WHAT YOU NEED TO DO: From the line containing "In what you" through the last line of the data, return those lines exactly as written and nothing more.

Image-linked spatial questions
%%

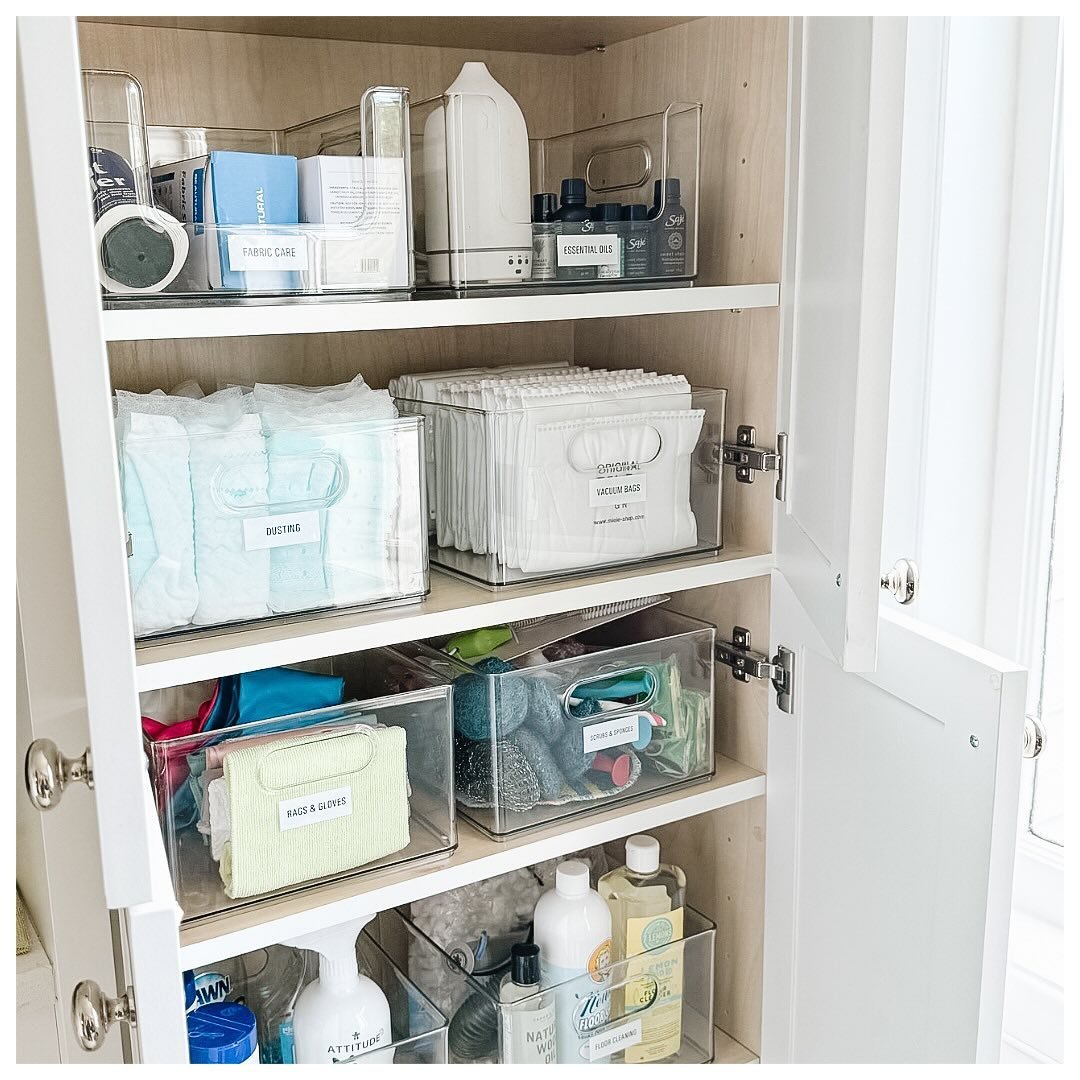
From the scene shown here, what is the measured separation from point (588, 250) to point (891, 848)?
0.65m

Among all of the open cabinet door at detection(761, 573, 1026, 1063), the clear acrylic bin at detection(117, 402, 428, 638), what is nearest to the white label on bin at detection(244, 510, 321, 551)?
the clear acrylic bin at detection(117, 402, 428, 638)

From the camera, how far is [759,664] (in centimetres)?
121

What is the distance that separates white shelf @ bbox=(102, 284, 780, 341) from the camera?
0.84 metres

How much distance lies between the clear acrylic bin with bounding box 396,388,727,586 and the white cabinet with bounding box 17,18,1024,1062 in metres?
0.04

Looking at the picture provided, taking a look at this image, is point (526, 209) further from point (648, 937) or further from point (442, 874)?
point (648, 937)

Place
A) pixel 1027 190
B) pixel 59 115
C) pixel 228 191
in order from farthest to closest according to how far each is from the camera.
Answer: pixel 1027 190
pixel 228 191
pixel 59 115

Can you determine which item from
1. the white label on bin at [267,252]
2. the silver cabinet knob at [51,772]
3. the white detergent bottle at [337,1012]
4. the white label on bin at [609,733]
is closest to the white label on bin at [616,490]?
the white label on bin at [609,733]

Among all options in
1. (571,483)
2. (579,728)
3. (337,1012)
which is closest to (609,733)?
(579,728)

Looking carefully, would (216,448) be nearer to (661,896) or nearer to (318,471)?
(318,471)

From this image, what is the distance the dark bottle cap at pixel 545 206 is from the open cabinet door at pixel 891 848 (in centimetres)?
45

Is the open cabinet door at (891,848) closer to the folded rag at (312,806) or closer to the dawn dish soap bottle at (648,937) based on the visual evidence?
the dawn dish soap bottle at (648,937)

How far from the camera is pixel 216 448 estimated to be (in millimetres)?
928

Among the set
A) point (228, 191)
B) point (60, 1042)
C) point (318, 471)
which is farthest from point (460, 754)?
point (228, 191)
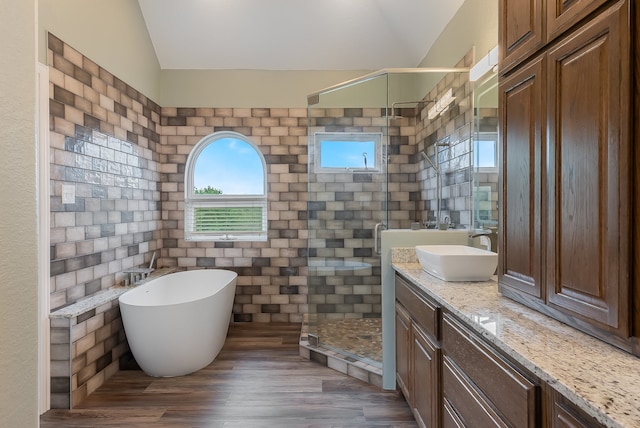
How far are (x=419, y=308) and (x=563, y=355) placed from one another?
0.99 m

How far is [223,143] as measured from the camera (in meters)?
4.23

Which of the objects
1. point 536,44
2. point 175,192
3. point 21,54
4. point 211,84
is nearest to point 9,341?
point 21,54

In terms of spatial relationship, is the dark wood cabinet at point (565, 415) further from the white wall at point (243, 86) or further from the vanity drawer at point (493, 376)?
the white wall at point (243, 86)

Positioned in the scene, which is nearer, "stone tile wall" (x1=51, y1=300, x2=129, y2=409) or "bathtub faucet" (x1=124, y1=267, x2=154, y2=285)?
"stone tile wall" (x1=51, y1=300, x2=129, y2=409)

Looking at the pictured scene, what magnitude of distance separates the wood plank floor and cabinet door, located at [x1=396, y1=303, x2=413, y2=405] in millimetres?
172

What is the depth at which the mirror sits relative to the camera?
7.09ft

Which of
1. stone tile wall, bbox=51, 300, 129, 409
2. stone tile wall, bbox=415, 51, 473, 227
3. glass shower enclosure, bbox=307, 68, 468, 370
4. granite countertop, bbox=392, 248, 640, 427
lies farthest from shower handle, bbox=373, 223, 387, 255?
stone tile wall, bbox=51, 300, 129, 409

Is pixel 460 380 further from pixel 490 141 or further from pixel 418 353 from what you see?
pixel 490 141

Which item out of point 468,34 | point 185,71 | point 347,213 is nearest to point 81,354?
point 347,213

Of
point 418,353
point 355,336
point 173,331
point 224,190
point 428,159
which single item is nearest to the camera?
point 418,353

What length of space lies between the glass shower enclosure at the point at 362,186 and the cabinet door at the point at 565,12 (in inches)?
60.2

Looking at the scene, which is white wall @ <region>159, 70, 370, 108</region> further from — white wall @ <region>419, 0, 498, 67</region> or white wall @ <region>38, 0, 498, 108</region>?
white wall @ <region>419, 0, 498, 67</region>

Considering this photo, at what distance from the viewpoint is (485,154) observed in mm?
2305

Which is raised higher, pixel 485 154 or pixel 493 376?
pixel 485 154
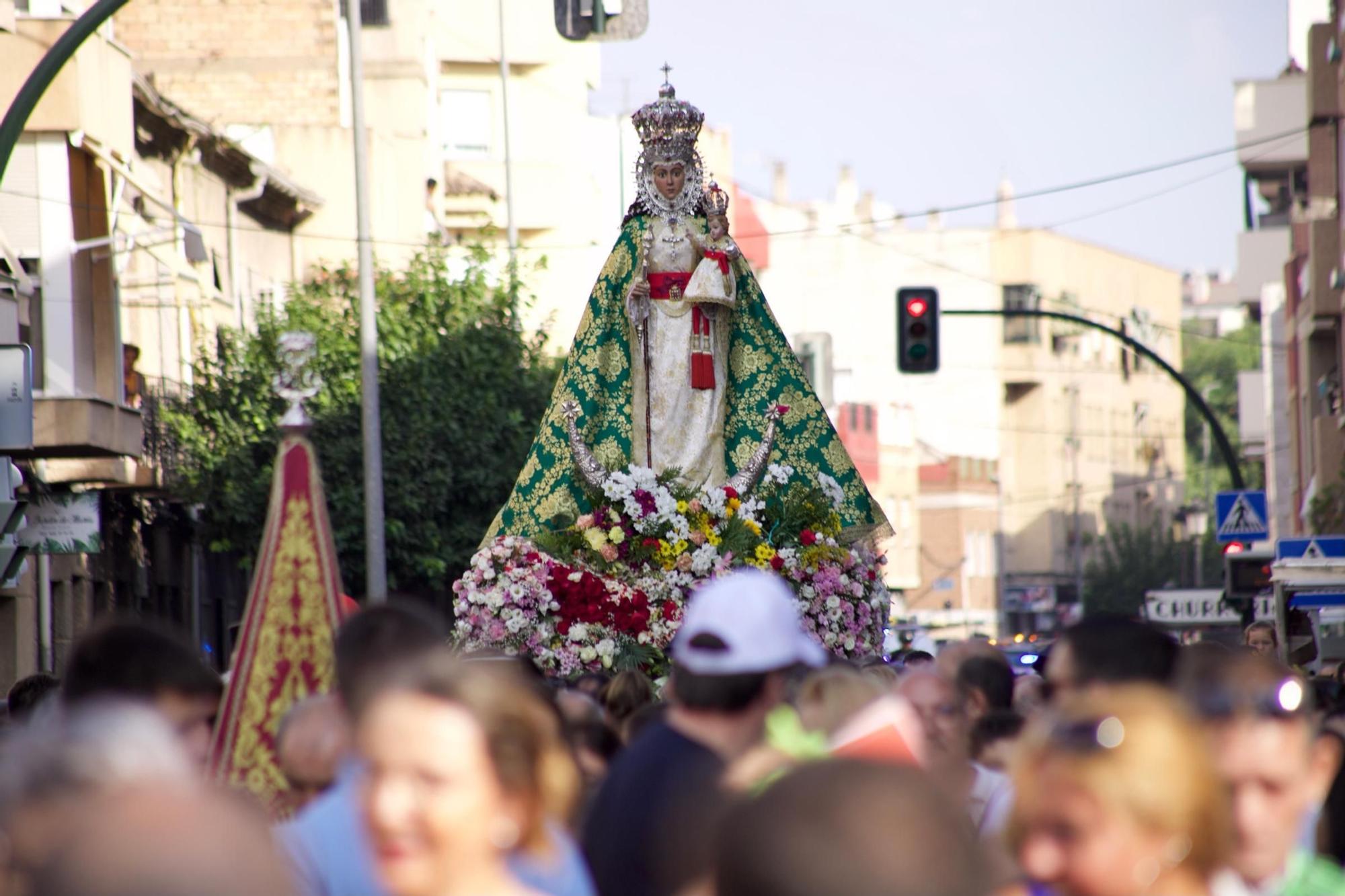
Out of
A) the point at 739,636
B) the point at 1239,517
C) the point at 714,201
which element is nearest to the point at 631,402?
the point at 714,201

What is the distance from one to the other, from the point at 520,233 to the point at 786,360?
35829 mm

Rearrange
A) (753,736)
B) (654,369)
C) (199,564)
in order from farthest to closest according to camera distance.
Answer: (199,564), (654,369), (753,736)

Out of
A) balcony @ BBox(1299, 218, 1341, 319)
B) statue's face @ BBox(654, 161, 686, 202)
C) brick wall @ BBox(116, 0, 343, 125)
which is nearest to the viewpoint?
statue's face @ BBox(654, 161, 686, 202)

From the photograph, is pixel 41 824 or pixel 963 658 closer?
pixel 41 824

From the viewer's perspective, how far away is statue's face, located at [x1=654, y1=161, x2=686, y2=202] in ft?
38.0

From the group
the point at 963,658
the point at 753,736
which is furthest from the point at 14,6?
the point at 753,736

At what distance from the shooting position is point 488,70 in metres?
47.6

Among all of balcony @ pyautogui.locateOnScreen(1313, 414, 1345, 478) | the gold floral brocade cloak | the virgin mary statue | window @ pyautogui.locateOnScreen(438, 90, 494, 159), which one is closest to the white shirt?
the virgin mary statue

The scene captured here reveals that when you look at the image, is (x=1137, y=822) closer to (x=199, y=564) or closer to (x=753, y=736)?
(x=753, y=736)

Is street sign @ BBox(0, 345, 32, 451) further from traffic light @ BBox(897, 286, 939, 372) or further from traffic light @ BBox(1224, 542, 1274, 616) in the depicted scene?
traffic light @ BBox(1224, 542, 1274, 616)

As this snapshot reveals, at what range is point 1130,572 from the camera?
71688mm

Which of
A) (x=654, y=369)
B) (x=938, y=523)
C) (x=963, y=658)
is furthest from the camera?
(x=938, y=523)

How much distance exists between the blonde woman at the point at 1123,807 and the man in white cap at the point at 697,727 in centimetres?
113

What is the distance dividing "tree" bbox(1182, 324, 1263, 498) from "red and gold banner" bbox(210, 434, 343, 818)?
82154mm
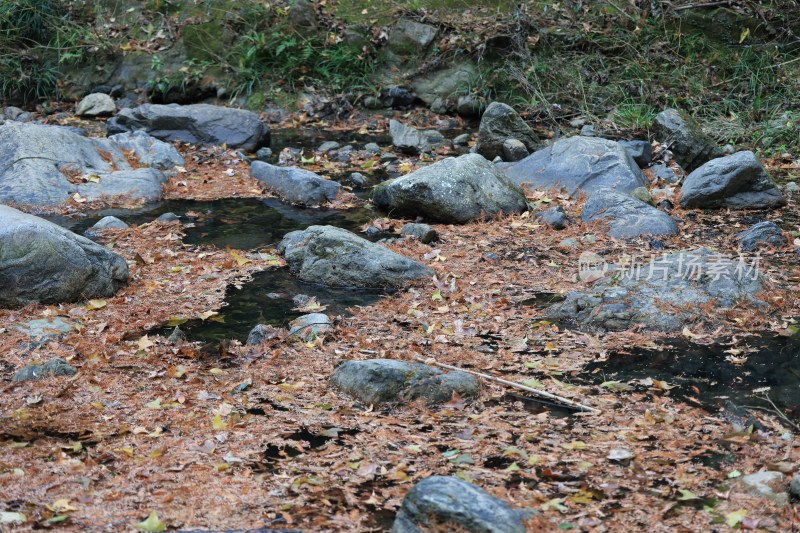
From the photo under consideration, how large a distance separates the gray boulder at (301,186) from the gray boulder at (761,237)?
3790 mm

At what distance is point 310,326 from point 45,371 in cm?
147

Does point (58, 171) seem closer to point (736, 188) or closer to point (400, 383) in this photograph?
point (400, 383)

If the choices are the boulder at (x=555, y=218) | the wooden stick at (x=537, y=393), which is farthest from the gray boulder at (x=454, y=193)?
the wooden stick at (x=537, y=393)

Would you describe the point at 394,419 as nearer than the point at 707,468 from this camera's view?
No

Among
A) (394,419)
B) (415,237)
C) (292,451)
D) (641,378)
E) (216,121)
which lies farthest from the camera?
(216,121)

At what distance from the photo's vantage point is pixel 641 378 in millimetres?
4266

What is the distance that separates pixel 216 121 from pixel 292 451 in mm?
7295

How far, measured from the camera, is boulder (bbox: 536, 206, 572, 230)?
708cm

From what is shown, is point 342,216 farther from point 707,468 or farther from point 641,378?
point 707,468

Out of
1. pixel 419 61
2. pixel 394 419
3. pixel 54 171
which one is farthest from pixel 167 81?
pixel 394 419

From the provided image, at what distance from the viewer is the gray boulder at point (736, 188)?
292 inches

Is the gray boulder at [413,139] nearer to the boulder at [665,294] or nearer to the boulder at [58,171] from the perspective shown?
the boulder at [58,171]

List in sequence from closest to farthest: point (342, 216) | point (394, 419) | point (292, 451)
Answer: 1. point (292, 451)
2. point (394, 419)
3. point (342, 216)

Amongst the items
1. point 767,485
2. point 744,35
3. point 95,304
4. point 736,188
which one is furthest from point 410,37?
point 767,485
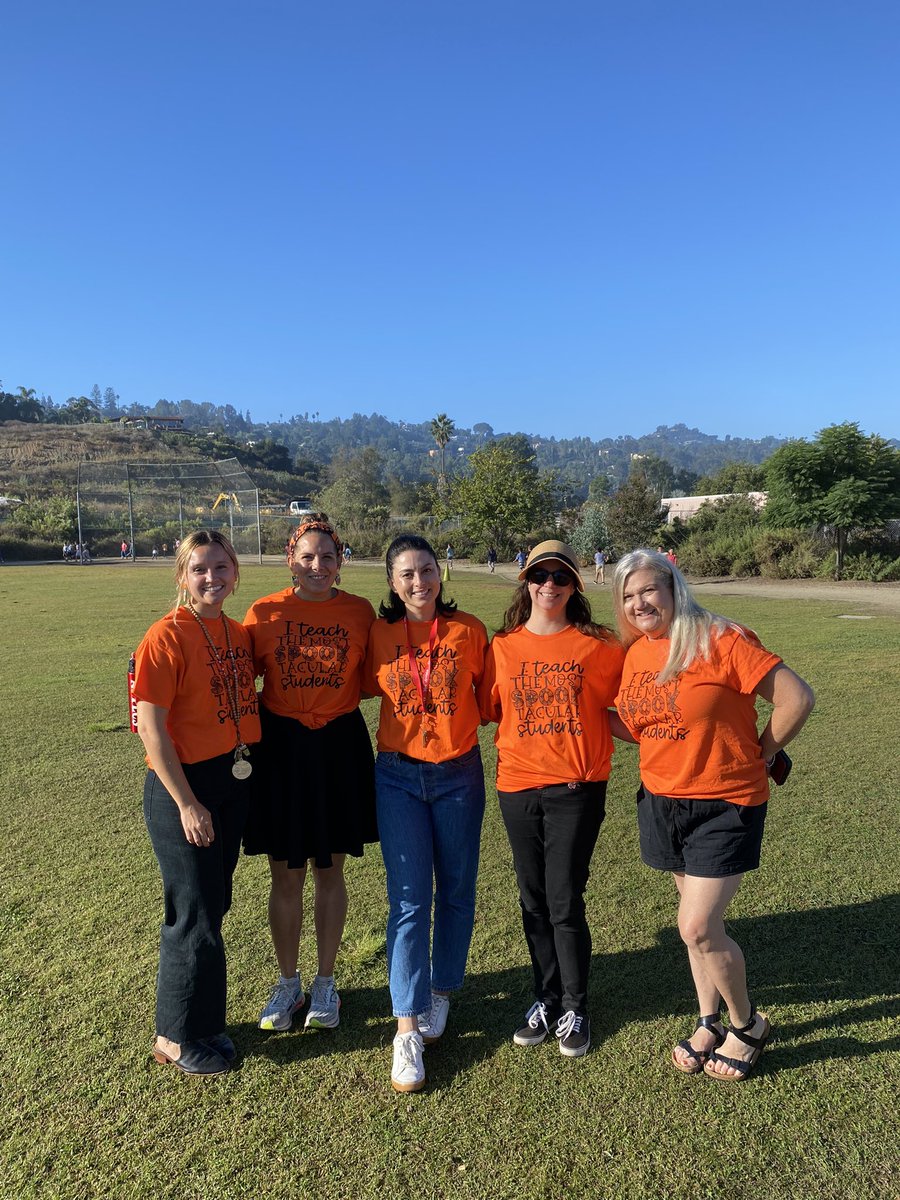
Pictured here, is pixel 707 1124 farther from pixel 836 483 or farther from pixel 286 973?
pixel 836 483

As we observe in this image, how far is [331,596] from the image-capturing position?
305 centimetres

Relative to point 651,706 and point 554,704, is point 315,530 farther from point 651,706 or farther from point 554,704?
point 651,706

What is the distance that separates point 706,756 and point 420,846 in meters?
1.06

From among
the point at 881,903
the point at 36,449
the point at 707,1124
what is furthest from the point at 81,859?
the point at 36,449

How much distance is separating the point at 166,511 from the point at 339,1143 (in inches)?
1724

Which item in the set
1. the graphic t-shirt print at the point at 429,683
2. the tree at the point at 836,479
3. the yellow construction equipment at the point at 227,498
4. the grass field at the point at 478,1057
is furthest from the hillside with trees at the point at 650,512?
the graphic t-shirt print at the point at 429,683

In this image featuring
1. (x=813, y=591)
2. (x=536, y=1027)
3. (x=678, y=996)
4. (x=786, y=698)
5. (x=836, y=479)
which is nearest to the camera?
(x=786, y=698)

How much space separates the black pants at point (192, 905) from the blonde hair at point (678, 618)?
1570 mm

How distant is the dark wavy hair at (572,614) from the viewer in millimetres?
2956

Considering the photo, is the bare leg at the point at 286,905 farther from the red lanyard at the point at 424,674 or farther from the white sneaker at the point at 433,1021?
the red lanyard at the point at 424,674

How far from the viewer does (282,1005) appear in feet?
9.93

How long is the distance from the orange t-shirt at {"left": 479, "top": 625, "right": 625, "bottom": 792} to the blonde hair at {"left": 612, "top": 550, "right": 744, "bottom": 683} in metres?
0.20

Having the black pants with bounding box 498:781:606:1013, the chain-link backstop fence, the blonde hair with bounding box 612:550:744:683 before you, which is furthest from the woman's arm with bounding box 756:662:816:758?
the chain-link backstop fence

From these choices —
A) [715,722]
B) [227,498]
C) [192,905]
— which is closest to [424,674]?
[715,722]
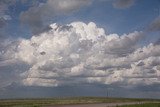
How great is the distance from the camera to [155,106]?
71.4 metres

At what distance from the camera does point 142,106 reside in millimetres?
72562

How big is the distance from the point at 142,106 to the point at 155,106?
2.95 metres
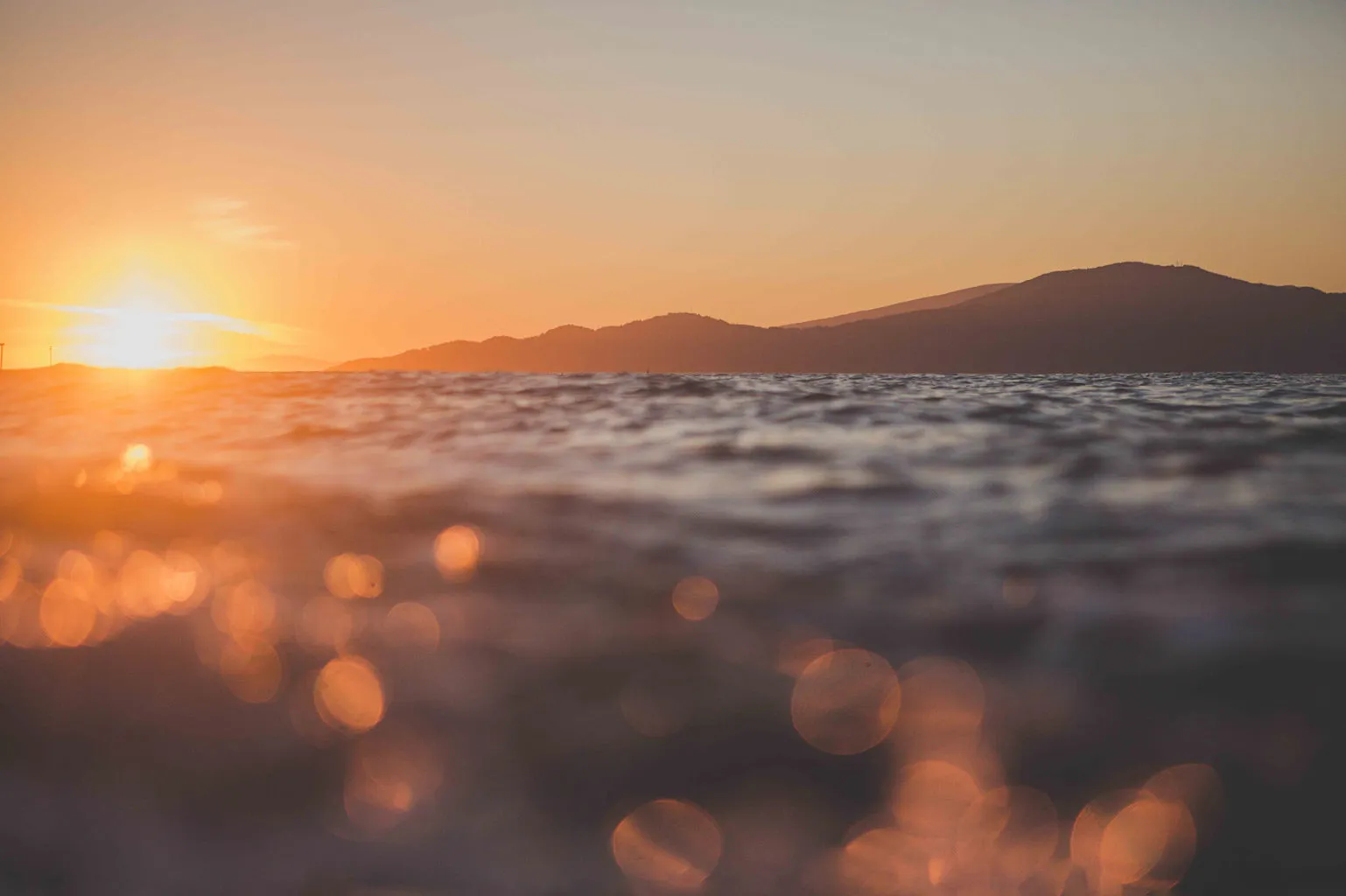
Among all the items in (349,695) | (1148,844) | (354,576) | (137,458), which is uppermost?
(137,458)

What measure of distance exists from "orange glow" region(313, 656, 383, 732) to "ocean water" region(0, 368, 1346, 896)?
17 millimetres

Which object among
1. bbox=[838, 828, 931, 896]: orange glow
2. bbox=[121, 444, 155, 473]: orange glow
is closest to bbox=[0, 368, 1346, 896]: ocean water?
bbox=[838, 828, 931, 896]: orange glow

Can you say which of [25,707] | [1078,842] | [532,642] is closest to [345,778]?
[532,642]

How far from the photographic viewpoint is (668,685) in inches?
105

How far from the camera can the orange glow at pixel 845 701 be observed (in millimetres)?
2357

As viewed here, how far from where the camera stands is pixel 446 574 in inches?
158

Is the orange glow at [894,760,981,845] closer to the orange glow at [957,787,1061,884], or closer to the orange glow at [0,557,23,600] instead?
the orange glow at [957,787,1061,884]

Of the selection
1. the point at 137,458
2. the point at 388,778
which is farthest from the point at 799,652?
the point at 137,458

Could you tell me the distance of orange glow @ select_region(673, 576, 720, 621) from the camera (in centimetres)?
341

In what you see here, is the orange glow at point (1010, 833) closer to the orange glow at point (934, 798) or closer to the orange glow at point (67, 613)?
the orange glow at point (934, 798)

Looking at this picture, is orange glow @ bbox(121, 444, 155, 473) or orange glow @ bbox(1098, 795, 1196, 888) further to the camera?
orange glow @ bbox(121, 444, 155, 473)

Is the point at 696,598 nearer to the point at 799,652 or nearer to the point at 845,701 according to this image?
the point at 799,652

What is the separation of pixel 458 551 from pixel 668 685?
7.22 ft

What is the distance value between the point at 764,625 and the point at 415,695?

%%

TASK RESULT:
In what you see here, is the orange glow at point (1010, 833) closer to the orange glow at point (934, 798) or closer to the orange glow at point (67, 613)?
the orange glow at point (934, 798)

Looking at this picture, is orange glow @ bbox(121, 444, 155, 473) or orange glow @ bbox(1098, 795, 1196, 888) further to the camera?
orange glow @ bbox(121, 444, 155, 473)

Is the point at 696,598 nearer to the point at 799,652 or nearer to the point at 845,701 according to this image?
the point at 799,652

What is the separation of pixel 458 551 from pixel 668 685?
7.22 ft

What is the distance value between the point at 764,625 and the point at 415,695?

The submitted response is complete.